Some companies have even had to shut down factories because they could not access Chinese parts. Car manufacturer Nissan ceased operations at one of its Japanese plants simply because it could not source the parts it needed from Japan. The pharmaceutical industry has also taken a hit, with countries dependent on Chinese products finding it difficult to maintain supply

Declining oil prices

As the level of international trade has declined, the demand for oil has faltered. There was a significant reduction in oil prices even before the March 6 disagreement on production cuts between OPEC and ally countries before the March 6 disagreement on production cuts between OPEC and ally countries. As trade and consumer spending continue to slow, there will be even fewer international oil shipments.

Extreme Stock Market Volatility Impacting Business Confidence

Global stock markets have not reacted well to the economic disruption caused by COVID-19. In the United States, the Dow Jones Index is down over 25% since the start of the year. Declining share prices have prompted many companies to reduce expenditures, which has also negatively impacted international trade. 

Travel Bans

Many governments around the world have begun to completely block the arrival of non-residents to halt the spread of COVID-19. While most countries are still allowing international trade to flow as normal, blocking foreign visitors may have an effect on business confidence.

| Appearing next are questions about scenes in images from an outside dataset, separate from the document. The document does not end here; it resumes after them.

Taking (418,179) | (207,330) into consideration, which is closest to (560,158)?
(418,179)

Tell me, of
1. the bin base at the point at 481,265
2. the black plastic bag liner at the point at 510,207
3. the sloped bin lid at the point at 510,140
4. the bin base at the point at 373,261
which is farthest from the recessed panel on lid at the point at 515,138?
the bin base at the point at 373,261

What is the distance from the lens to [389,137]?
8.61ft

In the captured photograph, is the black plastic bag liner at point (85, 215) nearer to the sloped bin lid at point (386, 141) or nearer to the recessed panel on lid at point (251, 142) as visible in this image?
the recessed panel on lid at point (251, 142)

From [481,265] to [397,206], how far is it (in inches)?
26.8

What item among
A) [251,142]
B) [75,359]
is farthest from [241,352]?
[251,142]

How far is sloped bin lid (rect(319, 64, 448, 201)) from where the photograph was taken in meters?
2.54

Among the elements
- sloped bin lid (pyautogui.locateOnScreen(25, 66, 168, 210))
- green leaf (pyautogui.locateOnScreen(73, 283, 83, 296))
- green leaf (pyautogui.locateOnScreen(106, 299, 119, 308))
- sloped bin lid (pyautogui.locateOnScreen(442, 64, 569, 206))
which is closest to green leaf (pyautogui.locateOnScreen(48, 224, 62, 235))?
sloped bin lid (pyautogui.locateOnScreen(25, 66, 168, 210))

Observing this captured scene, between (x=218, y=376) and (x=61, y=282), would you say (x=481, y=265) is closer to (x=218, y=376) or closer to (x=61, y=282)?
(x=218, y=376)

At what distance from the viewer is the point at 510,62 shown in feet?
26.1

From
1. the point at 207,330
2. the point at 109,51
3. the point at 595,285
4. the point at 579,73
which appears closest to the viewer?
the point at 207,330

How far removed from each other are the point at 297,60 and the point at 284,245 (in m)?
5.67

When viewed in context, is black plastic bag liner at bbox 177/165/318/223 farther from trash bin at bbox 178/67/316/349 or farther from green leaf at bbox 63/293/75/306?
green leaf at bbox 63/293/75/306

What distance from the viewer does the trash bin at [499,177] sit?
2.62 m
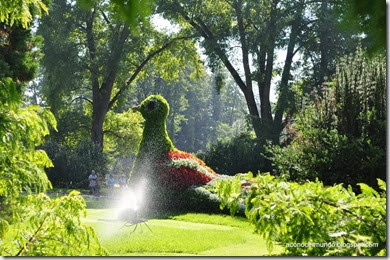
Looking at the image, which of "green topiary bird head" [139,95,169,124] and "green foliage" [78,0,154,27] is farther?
"green topiary bird head" [139,95,169,124]

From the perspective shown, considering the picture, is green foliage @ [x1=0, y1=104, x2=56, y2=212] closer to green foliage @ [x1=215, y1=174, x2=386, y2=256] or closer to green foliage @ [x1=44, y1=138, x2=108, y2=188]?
green foliage @ [x1=215, y1=174, x2=386, y2=256]

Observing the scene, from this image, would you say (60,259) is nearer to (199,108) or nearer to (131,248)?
(131,248)

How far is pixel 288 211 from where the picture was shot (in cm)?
200

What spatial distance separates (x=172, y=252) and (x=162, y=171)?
4.19 meters

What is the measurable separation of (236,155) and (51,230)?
12159mm

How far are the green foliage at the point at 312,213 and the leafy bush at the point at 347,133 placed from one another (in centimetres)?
416

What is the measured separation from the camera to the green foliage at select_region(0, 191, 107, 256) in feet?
7.14

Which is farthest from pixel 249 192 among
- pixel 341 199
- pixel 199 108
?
pixel 199 108

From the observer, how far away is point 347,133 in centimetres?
679

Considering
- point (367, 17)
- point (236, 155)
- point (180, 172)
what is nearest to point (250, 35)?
point (180, 172)

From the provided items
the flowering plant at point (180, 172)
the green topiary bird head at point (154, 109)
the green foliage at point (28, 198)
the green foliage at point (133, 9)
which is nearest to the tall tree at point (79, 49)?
the green topiary bird head at point (154, 109)

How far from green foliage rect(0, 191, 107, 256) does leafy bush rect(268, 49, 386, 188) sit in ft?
15.7

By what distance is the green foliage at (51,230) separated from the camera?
85.7 inches

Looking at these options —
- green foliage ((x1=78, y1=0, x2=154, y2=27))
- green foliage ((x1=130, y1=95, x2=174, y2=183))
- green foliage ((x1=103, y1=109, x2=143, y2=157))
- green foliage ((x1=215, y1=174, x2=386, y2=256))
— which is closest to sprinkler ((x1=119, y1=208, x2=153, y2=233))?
green foliage ((x1=130, y1=95, x2=174, y2=183))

These kinds of travel bans are expected to cost airlines hundreds of billions of dollars in lost revenue. Most airlines have begun grounding their fleets, and many may struggle to survive if there are extended travel bans. This may change international trade by reducing the number of airline freight carriers in operation.

The Impact on the Environment

Improved Air Quality

A slowdown in manufacturing and transportation has reduced pollution levels significantly. NASA first noticed this effect in China’s Hubei Province in late 2019 when they saw less smog in the area. The reduction in pollution has been so dramatic that scientists believe it could prevent 50,000 to 75,000 premature deaths. Countries including the UK, France, the United States, and Italy are already seeing less air pollution simply because there are fewer vehicles on the road.

Reduced Greenhouse Gas Emissions

The grounding of planes, shuttering of factories, closure of retail outlets, and other changes associated with COVD-19 are also expected to reduce greenhouse gas emissions. A similar effect occurred in 2008-2009, when the global financial crisis slowed consumption and manufacturing. 

There is also expected to be a reduction in electricity consumption, which will result in declining emissions from coal and gas-burning electricity plants. In China, the amount of coal used has dropped by 36% compared to the same time last year, which represents a massive reduction in emissions.

More Waste

Unfortunately, it is not all good news for the environment. To avoid risk of transmitting coronavirus, consumers are being told to avoid multiple use items like reusable coffee cups. Pre-packaged meals are also seen as a safer option compared to eating at a restaurant, because there is no direct human contact with the food. This will lead to an increase in the amount of landfill being generated form packaging.